Of course, that’s a stupid time to think of having a bath, but it was oh so relaxing, helped by the fact that the only thing on the talky stations worth listening to was the shipping forecast on Radio 4. Strangely therapeutic at that time in the morning.

After that a long and exceptionally comfortable sleep.

I’d told the others who’d been stuck there with me not to come in this morning, so in the end we all turned up at about the same time – lunchtime – to find the left over pancakes from last night sitting where we’d left them. They weren’t particularly good.
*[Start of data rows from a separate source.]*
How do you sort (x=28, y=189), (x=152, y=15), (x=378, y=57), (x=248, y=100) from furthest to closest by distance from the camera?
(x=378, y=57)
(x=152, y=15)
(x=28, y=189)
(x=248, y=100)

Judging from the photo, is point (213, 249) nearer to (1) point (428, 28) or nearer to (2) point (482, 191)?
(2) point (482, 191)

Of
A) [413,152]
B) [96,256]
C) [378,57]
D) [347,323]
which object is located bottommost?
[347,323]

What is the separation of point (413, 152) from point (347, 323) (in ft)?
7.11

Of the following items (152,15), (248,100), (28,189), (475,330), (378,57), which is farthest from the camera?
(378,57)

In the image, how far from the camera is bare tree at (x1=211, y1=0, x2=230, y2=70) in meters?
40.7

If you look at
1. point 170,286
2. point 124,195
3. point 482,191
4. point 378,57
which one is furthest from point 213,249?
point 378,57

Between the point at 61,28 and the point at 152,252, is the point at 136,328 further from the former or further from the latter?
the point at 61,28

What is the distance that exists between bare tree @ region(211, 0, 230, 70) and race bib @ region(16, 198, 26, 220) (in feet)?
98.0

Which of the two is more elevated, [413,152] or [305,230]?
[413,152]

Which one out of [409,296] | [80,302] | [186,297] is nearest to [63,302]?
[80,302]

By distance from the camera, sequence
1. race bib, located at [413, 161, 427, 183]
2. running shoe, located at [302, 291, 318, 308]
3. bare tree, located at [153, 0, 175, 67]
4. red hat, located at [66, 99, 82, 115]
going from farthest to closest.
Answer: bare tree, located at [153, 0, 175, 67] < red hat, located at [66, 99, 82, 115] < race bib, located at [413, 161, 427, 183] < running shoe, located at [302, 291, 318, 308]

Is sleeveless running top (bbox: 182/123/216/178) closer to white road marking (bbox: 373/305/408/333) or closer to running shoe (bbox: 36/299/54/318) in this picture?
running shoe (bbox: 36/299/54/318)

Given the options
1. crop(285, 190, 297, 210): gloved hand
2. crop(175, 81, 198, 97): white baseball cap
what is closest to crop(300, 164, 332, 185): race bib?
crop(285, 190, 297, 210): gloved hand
Quite obviously the whole of Fitzrovia seemed to have sold out of the things, it being pancake night, and all I had been able to find – after bumping into Three Counties Neil in Sainsbury’s and then Tesco – was strawberry filled crepes that tasted like warm, damp Cornetto cones.

It was not an experience to repeat.

The US has announced it is about to try the first two prisoners from Camp X-Ray in Guantanamo Bay, Cuba, where they have been held for the last couple of years.

‘The Pentagon announcement insists both men will be presumed innocent of any charges until proven guilty at a military commission,’ reports the BBC.

Does that mean that it was assumed they were innocent all the time they were held in the camp? If so, why were they there? If not, that must mean the US has just decided they are innocent.

In which case, why are they being tried?

When Ralph Nader declared he was going to run for the American Presidency again last weekend he said it was because he wanted:

to join all Americans who wish to declare their independence from corporate rule and expanding domination (source: VodeNader)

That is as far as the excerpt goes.